La moda di mangiare cibo etnico in Italia è venuta intorno alla fine degli anni ‘70, quando timidamente a Milano, Firenze e Roma aprivano i primi ristoranti cinesi. Ma in realtà la Cina, da noi, non si è mai seduta veramente a tavola perché fin dall’inizio il sapore dei suoi piatti è stato subito adattato al gusto italiano, stravolgendo completamente la vera tradizione di Shangai e Pechino.
E se oggi la cucina cinese sta scomparendo pian piano dalle nostre abitudini del mangiar fuori – tanti ristoranti riconvertono le loro cucine all’italianissima pizzeria! – questo certo non si può dire della cucina giapponese che, dopo essere stata per molto tempo fenomeno di nicchia solo per veri intenditori con possibilità di spendere visto l’alto prezzo medio di una cena, oggi è ormai a portata di tutti.
Questo perché i suoi capisaldi, i famosissimi sushi e sashimi, per la loro natura di finger food (cibo da mangiare con le mani), si sono prestati subito ed ottimamente ad accompagnare il rito dell’aperitivo prima a Milano poi a Roma. Oggi nella nostra città ci sono diversi indirizzi dove recarsi a colpo sicuro per ma giare giapponese e una nota catena di cucina take away sta aprendo sempre nuovi punti in diversi quartieri riscuotendo ampio successo.
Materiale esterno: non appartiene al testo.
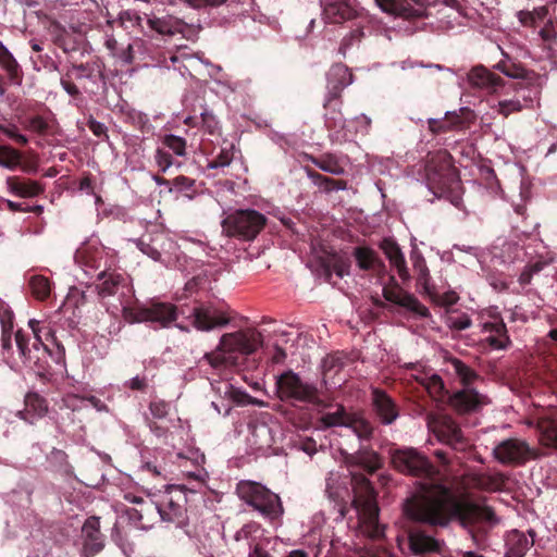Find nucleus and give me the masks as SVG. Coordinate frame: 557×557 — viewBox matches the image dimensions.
Masks as SVG:
<instances>
[{
  "label": "nucleus",
  "mask_w": 557,
  "mask_h": 557,
  "mask_svg": "<svg viewBox=\"0 0 557 557\" xmlns=\"http://www.w3.org/2000/svg\"><path fill=\"white\" fill-rule=\"evenodd\" d=\"M409 546L416 555L440 553L442 542L428 535L423 531H411L409 534Z\"/></svg>",
  "instance_id": "c756f323"
},
{
  "label": "nucleus",
  "mask_w": 557,
  "mask_h": 557,
  "mask_svg": "<svg viewBox=\"0 0 557 557\" xmlns=\"http://www.w3.org/2000/svg\"><path fill=\"white\" fill-rule=\"evenodd\" d=\"M322 16L329 24H342L358 16L356 0H321Z\"/></svg>",
  "instance_id": "f3484780"
},
{
  "label": "nucleus",
  "mask_w": 557,
  "mask_h": 557,
  "mask_svg": "<svg viewBox=\"0 0 557 557\" xmlns=\"http://www.w3.org/2000/svg\"><path fill=\"white\" fill-rule=\"evenodd\" d=\"M119 20L121 26H123L124 28H128L129 26L141 27V22L144 18L134 11H123L120 13Z\"/></svg>",
  "instance_id": "bf43d9fd"
},
{
  "label": "nucleus",
  "mask_w": 557,
  "mask_h": 557,
  "mask_svg": "<svg viewBox=\"0 0 557 557\" xmlns=\"http://www.w3.org/2000/svg\"><path fill=\"white\" fill-rule=\"evenodd\" d=\"M51 281L41 274L32 275L28 280L30 294L39 301H44L49 298L51 294Z\"/></svg>",
  "instance_id": "a19ab883"
},
{
  "label": "nucleus",
  "mask_w": 557,
  "mask_h": 557,
  "mask_svg": "<svg viewBox=\"0 0 557 557\" xmlns=\"http://www.w3.org/2000/svg\"><path fill=\"white\" fill-rule=\"evenodd\" d=\"M389 281L391 284L383 287V297L387 301L404 307L422 318L430 315L429 309L422 305L413 295L405 292L398 285L394 276H391Z\"/></svg>",
  "instance_id": "2eb2a0df"
},
{
  "label": "nucleus",
  "mask_w": 557,
  "mask_h": 557,
  "mask_svg": "<svg viewBox=\"0 0 557 557\" xmlns=\"http://www.w3.org/2000/svg\"><path fill=\"white\" fill-rule=\"evenodd\" d=\"M507 476L502 472L493 474H479L474 482L475 485L486 492H498L505 487Z\"/></svg>",
  "instance_id": "79ce46f5"
},
{
  "label": "nucleus",
  "mask_w": 557,
  "mask_h": 557,
  "mask_svg": "<svg viewBox=\"0 0 557 557\" xmlns=\"http://www.w3.org/2000/svg\"><path fill=\"white\" fill-rule=\"evenodd\" d=\"M15 343L21 358L25 363L37 366L39 370H45V366L40 364V358L33 355V347H29V336L23 331L15 332Z\"/></svg>",
  "instance_id": "ea45409f"
},
{
  "label": "nucleus",
  "mask_w": 557,
  "mask_h": 557,
  "mask_svg": "<svg viewBox=\"0 0 557 557\" xmlns=\"http://www.w3.org/2000/svg\"><path fill=\"white\" fill-rule=\"evenodd\" d=\"M372 409L384 425L394 423L399 417V408L395 400L383 389L372 388L371 392Z\"/></svg>",
  "instance_id": "6ab92c4d"
},
{
  "label": "nucleus",
  "mask_w": 557,
  "mask_h": 557,
  "mask_svg": "<svg viewBox=\"0 0 557 557\" xmlns=\"http://www.w3.org/2000/svg\"><path fill=\"white\" fill-rule=\"evenodd\" d=\"M527 81L517 82L510 85L512 90L516 92V97L523 101V109H530L533 107L534 101L540 99L544 76L541 74H529Z\"/></svg>",
  "instance_id": "5701e85b"
},
{
  "label": "nucleus",
  "mask_w": 557,
  "mask_h": 557,
  "mask_svg": "<svg viewBox=\"0 0 557 557\" xmlns=\"http://www.w3.org/2000/svg\"><path fill=\"white\" fill-rule=\"evenodd\" d=\"M304 170L307 176L312 181V183L322 188L325 193H331L333 190H345L347 189V182L344 180H334L332 177L322 175L317 172L312 168L306 165Z\"/></svg>",
  "instance_id": "e433bc0d"
},
{
  "label": "nucleus",
  "mask_w": 557,
  "mask_h": 557,
  "mask_svg": "<svg viewBox=\"0 0 557 557\" xmlns=\"http://www.w3.org/2000/svg\"><path fill=\"white\" fill-rule=\"evenodd\" d=\"M422 384L426 388L430 395L433 397H441L445 391L444 382L437 374H433L430 377L423 380Z\"/></svg>",
  "instance_id": "6e6d98bb"
},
Cerchiamo di comprendere meglio origini, tecnica e filosofia della cucina del Sol levante.
In Giappone la parola sushi si riferisce ad una vasta gamma di cibi preparati con riso. Le sue origini ufficiali risalgono ai primi anni del 1800, quando a Tokyo lo chef Hanaia Yonei ha ideato il primo sushi: è stato lui il primo a servire sul suo banco bocconcini di riso aromatizzati all’aceto con sopra fettine di pesce crudo.
Al di fuori del Giappone viene spesso inteso come pesce crudo. Il sushi è un cibo a base di riso cotto con aceto di riso, zucchero e sale e combinato con un ripieno o guarnizione di pesce, alghe, vegetali o uova. Il ripieno può essere crudo, cotto o marinato e può essere servito disperso in una ciotola di riso, arrotolato in una striscia di alga o disposto in rotoli di riso o inserito in una piccola tasca di tofu.
Tra i sushi più richiesti e mangiati a Roma ci sono i makizushi (polpettina cilindrica formata con l’aiuto di un tappeto di bambù detto makisu e avvolto nel nori, un foglio di alga seccato che racchiude il riso ed il ripieno) e I temaki (polpetta a forma di cono, con il nori all’esterno e gli ingredienti che sporgono dall’estremità larga, lungo dieci centimetri, da mangiare con le mani). Considerato in patria la fomra di cibo più nobile, il sashimi consiste principalmente in pesce o molluschi freschissimi, tagliati in fettine sottilissime e serviti solo con una salsa in cui intingerli (salsa di soia con wasabi o salsa ponzu) e un semplice abbellimento come radici di daikon tagliata in filamenti.
Alcuni ingredienti, come il polpo, sono di solito serviti cotti, ma la maggior parte, come il tonno o altri pesci, sono serviti crudi. Ingredienti poco comuni, ma non inusuali, sono cibi vegetariani come lo yuba, o carni rosse crude di manzo o cavallo.
Il nome sashimi proviene dalla pratica di infilare una coda di pesce sulle fettine per far sapere che pesce si sta mangiando. Il sashimi è praticamente sempre la prima portata del pranzo giapponese formale deve essere mangiato prima che altri più forti sapori influenzino il palato. I giapponesi spesso mescolano il wasabi direttamente nella salsa di soia quando preparano la salsa in cui intingere il sashimi, mentre questo non avviene quando si mangia il sushi.